Supplied records:
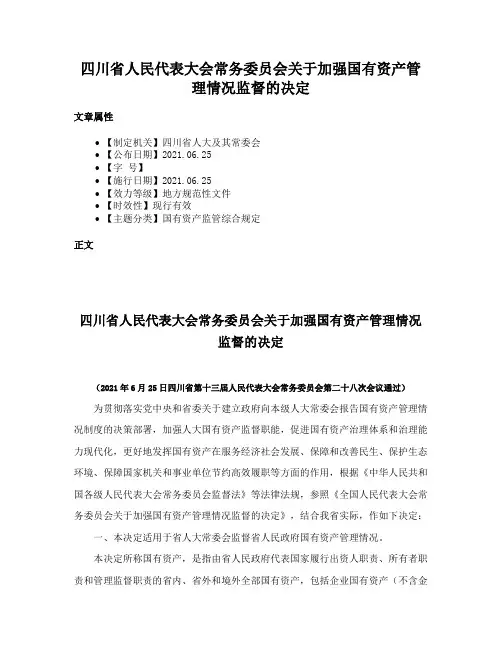 四川省人民代表大会常务委员会关于加强国有资产管理情况监督的决定

文章属性

• 【制定机关】四川省人大及其常委会
• 【公布日期】2021.06.25
• 【字 号】
• 【施行日期】2021.06.25
• 【效力等级】地方规范性文件
• 【时效性】现行有效
• 【主题分类】国有资产监管综合规定

正文

四川省人民代表大会常务委员会关于加强国有资产管理情况监督的决定

（2021年6月25日四川省第十三届人民代表大会常务委员会第二十八次会议通过）

为贯彻落实党中央和省委关于建立政府向本级人大常委会报告国有资产管理情况制度的决策部署，加强人大国有资产监督职能，促进国有资产治理体系和治理能力现代化，更好地发挥国有资产在服务经济社会发展、保障和改善民生、保护生态环境、保障国家机关和事业单位节约高效履职等方面的作用，根据《中华人民共和国各级人民代表大会常务委员会监督法》等法律法规，参照《全国人民代表大会常务委员会关于加强国有资产管理情况监督的决定》，结合我省实际，作如下决定：

一、本决定适用于省人大常委会监督省人民政府国有资产管理情况。

本决定所称国有资产，是指由省人民政府代表国家履行出资人职责、所有者职责和管理监督职责的省内、省外和境外全部国有资产，包括企业国有资产（不含金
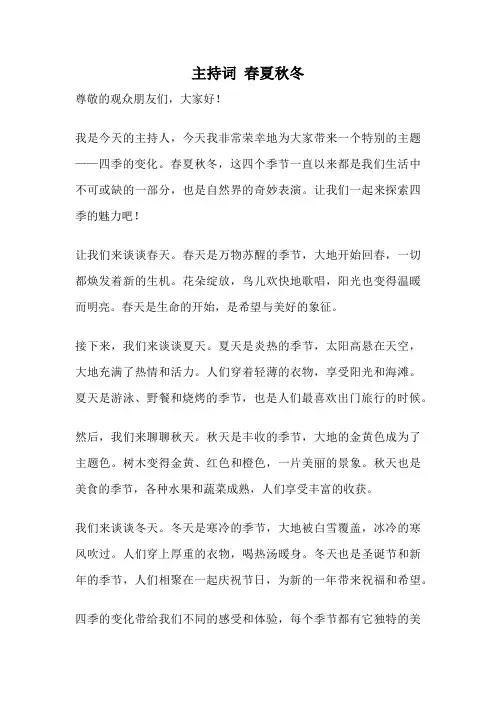 主持词 春夏秋冬

尊敬的观众朋友们，大家好！

我是今天的主持人，今天我非常荣幸地为大家带来一个特别的主题——四季的变化。春夏秋冬，这四个季节一直以来都是我们生活中不可或缺的一部分，也是自然界的奇妙表演。让我们一起来探索四季的魅力吧！

让我们来谈谈春天。春天是万物苏醒的季节，大地开始回春，一切都焕发着新的生机。花朵绽放，鸟儿欢快地歌唱，阳光也变得温暖而明亮。春天是生命的开始，是希望与美好的象征。

接下来，我们来谈谈夏天。夏天是炎热的季节，太阳高悬在天空，大地充满了热情和活力。人们穿着轻薄的衣物，享受阳光和海滩。夏天是游泳、野餐和烧烤的季节，也是人们最喜欢出门旅行的时候。

然后，我们来聊聊秋天。秋天是丰收的季节，大地的金黄色成为了主题色。树木变得金黄、红色和橙色，一片美丽的景象。秋天也是美食的季节，各种水果和蔬菜成熟，人们享受丰富的收获。

我们来谈谈冬天。冬天是寒冷的季节，大地被白雪覆盖，冰冷的寒风吹过。人们穿上厚重的衣物，喝热汤暖身。冬天也是圣诞节和新年的季节，人们相聚在一起庆祝节日，为新的一年带来祝福和希望。

四季的变化带给我们不同的感受和体验，每个季节都有它独特的美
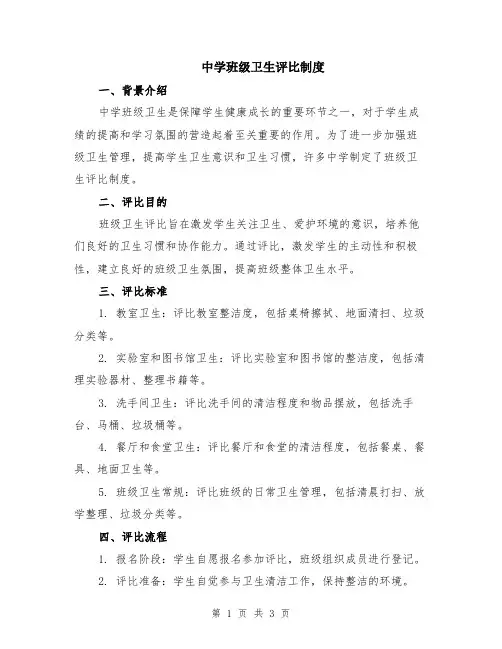 中学班级卫生评比制度

一、背景介绍

中学班级卫生是保障学生健康成长的重要环节之一，对于学生成绩的提高和学习氛围的营造起着至关重要的作用。为了进一步加强班级卫生管理，提高学生卫生意识和卫生习惯，许多中学制定了班级卫生评比制度。

二、评比目的

班级卫生评比旨在激发学生关注卫生、爱护环境的意识，培养他们良好的卫生习惯和协作能力。通过评比，激发学生的主动性和积极性，建立良好的班级卫生氛围，提高班级整体卫生水平。

三、评比标准

1. 教室卫生：评比教室整洁度，包括桌椅擦拭、地面清扫、垃圾分类等。

2. 实验室和图书馆卫生：评比实验室和图书馆的整洁度，包括清理实验器材、整理书籍等。

3. 洗手间卫生：评比洗手间的清洁程度和物品摆放，包括洗手台、马桶、垃圾桶等。

4. 餐厅和食堂卫生：评比餐厅和食堂的清洁程度，包括餐桌、餐具、地面卫生等。

5. 班级卫生常规：评比班级的日常卫生管理，包括清晨打扫、放学整理、垃圾分类等。

四、评比流程

1. 报名阶段：学生自愿报名参加评比，班级组织成员进行登记。

2. 评比准备：学生自觉参与卫生清洁工作，保持整洁的环境。

第 1 页 共 3 页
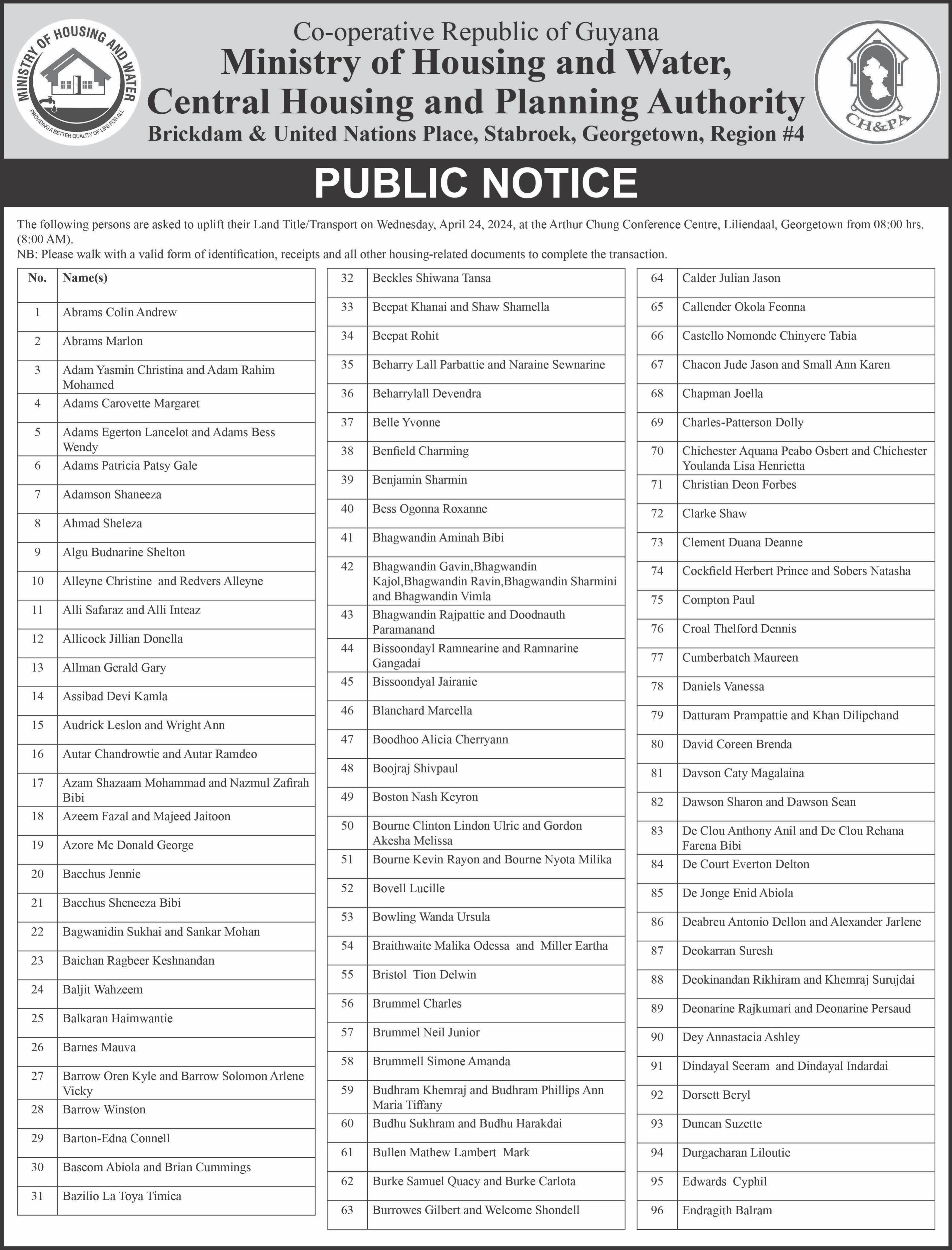 MINISTRY OF HOUSING AND WATER
PROVIDING A BETTER QUALITY OF LIFE FOR ALL

Co-operative Republic of Guyana
Ministry of Housing and Water,
Central Housing and Planning Authority
Brickdam & United Nations Place, Stabroek, Georgetown, Region #4

CH&PA

PUBLIC NOTICE

The following persons are asked to uplift their Land Title/Transport on Wednesday, April 24, 2024, at the Arthur Chung Conference Centre, Liliendaal, Georgetown from 08:00 hrs. (8:00 AM).
NB: Please walk with a valid form of identification, receipts and all other housing-related documents to complete the transaction.

| No. | Name(s) |
|---|---|
| 1 | Abrams Colin Andrew |
| 2 | Abrams Marlon |
| 3 | Adam Yasmin Christina and Adam Rahim Mohamed |
| 4 | Adams Carovette Margaret |
| 5 | Adams Egerton Lancelot and Adams Bess Wendy |
| 6 | Adams Patricia Patsy Gale |
| 7 | Adamson Shaneeza |
| 8 | Ahmad Sheleza |
| 9 | Algu Budnarine Shelton |
| 10 | Alleyne Christine and Redvers Alleyne |
| 11 | Alli Safaraz and Alli Inteaz |
| 12 | Allicock Jillian Donella |
| 13 | Allman Gerald Gary |
| 14 | Assibad Devi Kamla |
| 15 | Audrick Leslon and Wright Ann |
| 16 | Autar Chandrowtie and Autar Ramdeo |
| 17 | Azam Shazaam Mohammad and Nazmul Zafirah Bibi |
| 18 | Azeem Fazal and Majeed Jaitoon |
| 19 | Azore Mc Donald George |
| 20 | Bacchus Jennie |
| 21 | Bacchus Sheneeza Bibi |
| 22 | Bagwanidin Sukhai and Sankar Mohan |
| 23 | Baichan Ragbeer Keshnandan |
| 24 | Baljit Wahzeem |
| 25 | Balkaran Haimwantie |
| 26 | Barnes Mauva |
| 27 | Barrow Oren Kyle and Barrow Solomon Arlene Vicky |
| 28 | Barrow Winston |
| 29 | Barton-Edna Connell |
| 30 | Bascom Abiola and Brian Cummings |
| 31 | Bazilio La Toya Timica |

| | |
|---|---|
| 32 | Beckles Shiwana Tansa |
| 33 | Beepat Khanai and Shaw Shamella |
| 34 | Beepat Rohit |
| 35 | Beharry Lall Parbattie and Naraine Sewnarine |
| 36 | Beharrylall Devendra |
| 37 | Belle Yvonne |
| 38 | Benfield Charming |
| 39 | Benjamin Sharmin |
| 40 | Bess Ogonna Roxanne |
| 41 | Bhagwandin Aminah Bibi |
| 42 | Bhagwandin Gavin,Bhagwandin Kajol,Bhagwandin Ravin,Bhagwandin Sharmini and Bhagwandin Vimla |
| 43 | Bhagwandin Rajpattie and Doodnauth Paramanand |
| 44 | Bissoondayl Ramnearine and Ramnarine Gangadai |
| 45 | Bissoondyal Jairanie |
| 46 | Blanchard Marcella |
| 47 | Boodhoo Alicia Cherryann |
| 48 | Boojraj Shivpaul |
| 49 | Boston Nash Keyron |
| 50 | Bourne Clinton Lindon Ulric and Gordon Akesha Melissa |
| 51 | Bourne Kevin Rayon and Bourne Nyota Milika |
| 52 | Bovell Lucille |
| 53 | Bowling Wanda Ursula |
| 54 | Braithwaite Malika Odessa and Miller Eartha |
| 55 | Bristol Tion Delwin |
| 56 | Brummel Charles |
| 57 | Brummel Neil Junior |
| 58 | Brummell Simone Amanda |
| 59 | Budhram Khemraj and Budhram Phillips Ann Maria Tiffany |
| 60 | Budhu Sukhram and Budhu Harakdai |
| 61 | Bullen Mathew Lambert Mark |
| 62 | Burke Samuel Quacy and Burke Carlota |
| 63 | Burrowes Gilbert and Welcome Shondell |

| | |
|---|---|
| 64 | Calder Julian Jason |
| 65 | Callender Okola Feonna |
| 66 | Castello Nomonde Chinyere Tabia |
| 67 | Chacon Jude Jason and Small Ann Karen |
| 68 | Chapman Joella |
| 69 | Charles-Patterson Dolly |
| 70 | Chichester Aquana Peabo Osbert and Chichester Youlanda Lisa Henrietta |
| 71 | Christian Deon Forbes |
| 72 | Clarke Shaw |
| 73 | Clement Duana Deanne |
| 74 | Cockfield Herbert Prince and Sobers Natasha |
| 75 | Compton Paul |
| 76 | Croal Thelford Dennis |
| 77 | Cumberbatch Maureen |
| 78 | Daniels Vanessa |
| 79 | Datturam Prampattie and Khan Dilipchand |
| 80 | David Coreen Brenda |
| 81 | Davson Caty Magalaina |
| 82 | Dawson Sharon and Dawson Sean |
| 83 | De Clou Anthony Anil and De Clou Rehana Farena Bibi |
| 84 | De Court Everton Delton |
| 85 | De Jonge Enid Abiola |
| 86 | Deabreu Antonio Dellon and Alexander Jarlene |
| 87 | Deokarran Suresh |
| 88 | Deokinandan Rikhiram and Khemraj Surujdai |
| 89 | Deonarine Rajkumari and Deonarine Persaud |
| 90 | Dey Annastacia Ashley |
| 91 | Dindayal Seeram and Dindayal Indardai |
| 92 | Dorsett Beryl |
| 93 | Duncan Suzette |
| 94 | Durgacharan Liloutie |
| 95 | Edwards Cyphil |
| 96 | Endragith Balram |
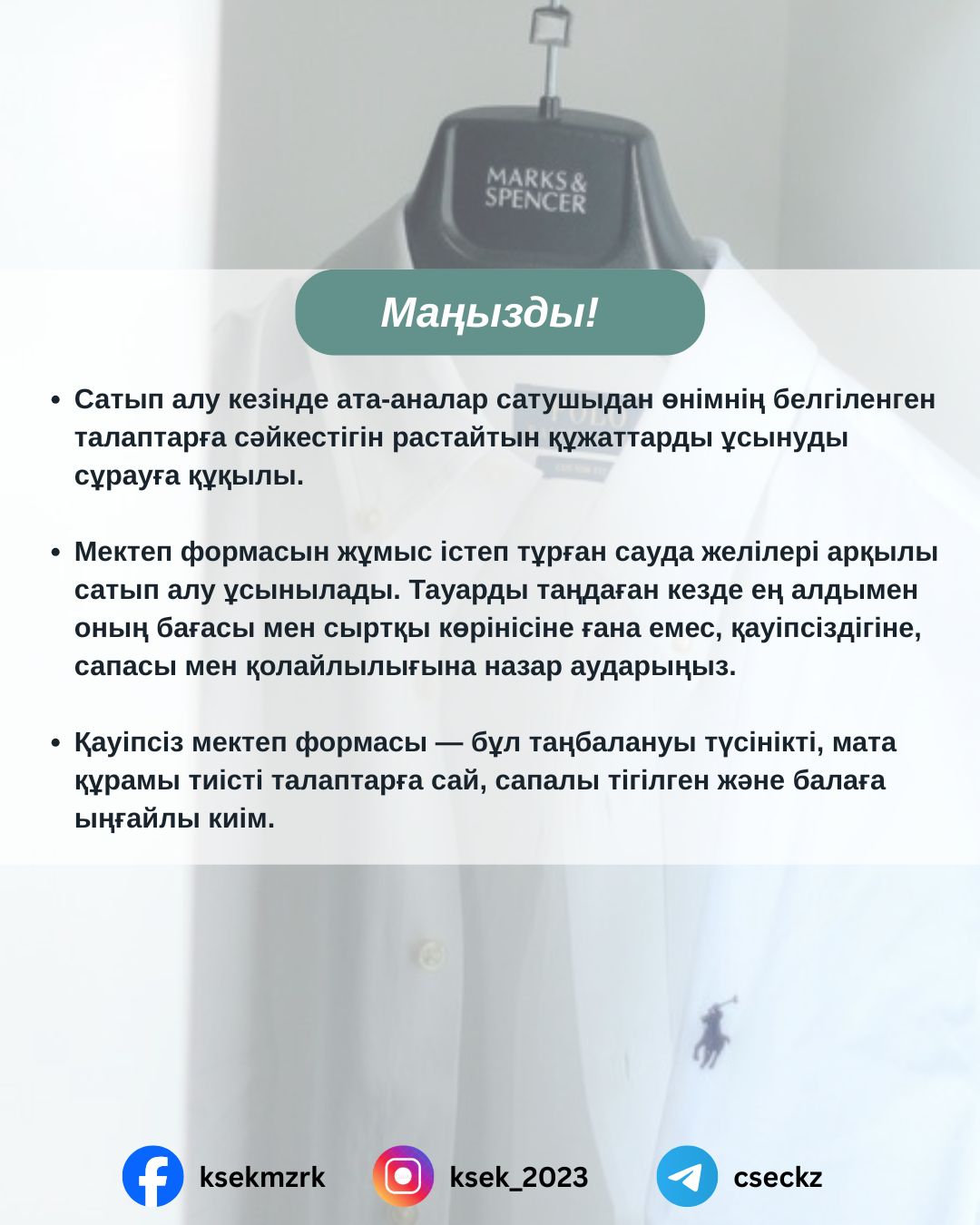 MARKS & SPENCER

Маңызды!

• Сатып алу кезінде ата-аналар сатушыдан өнімнің белгіленген талаптарға сәйкестігін растайтын құжаттарды ұсынуды сұрауға құқылы.

• Мектеп формасын жұмыс істеп тұрған сауда желілері арқылы сатып алу ұсынылады. Тауарды таңдаған кезде ең алдымен оның бағасы мен сыртқы көрінісіне ғана емес, қауіпсіздігіне, сапасы мен қолайлылығына назар аударыңыз.

• Қауіпсіз мектеп формасы — бұл таңбалануы түсінікті, мата құрамы тиісті талаптарға сай, сапалы тігілген және балаға ыңғайлы киім.

ksekmzrk
ksek_2023
cseckz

Work instructions:
From the records above, extract exactly and only the lines that begin at the line with "Brickdam & United" and stop after the line with "Ahmad Sheleza |".

Expected output:
Brickdam & United Nations Place, Stabroek, Georgetown, Region #4

CH&PA

PUBLIC NOTICE

The following persons are asked to uplift their Land Title/Transport on Wednesday, April 24, 2024, at the Arthur Chung Conference Centre, Liliendaal, Georgetown from 08:00 hrs. (8:00 AM).
NB: Please walk with a valid form of identification, receipts and all other housing-related documents to complete the transaction.

| No. | Name(s) |
|---|---|
| 1 | Abrams Colin Andrew |
| 2 | Abrams Marlon |
| 3 | Adam Yasmin Christina and Adam Rahim Mohamed |
| 4 | Adams Carovette Margaret |
| 5 | Adams Egerton Lancelot and Adams Bess Wendy |
| 6 | Adams Patricia Patsy Gale |
| 7 | Adamson Shaneeza |
| 8 | Ahmad Sheleza |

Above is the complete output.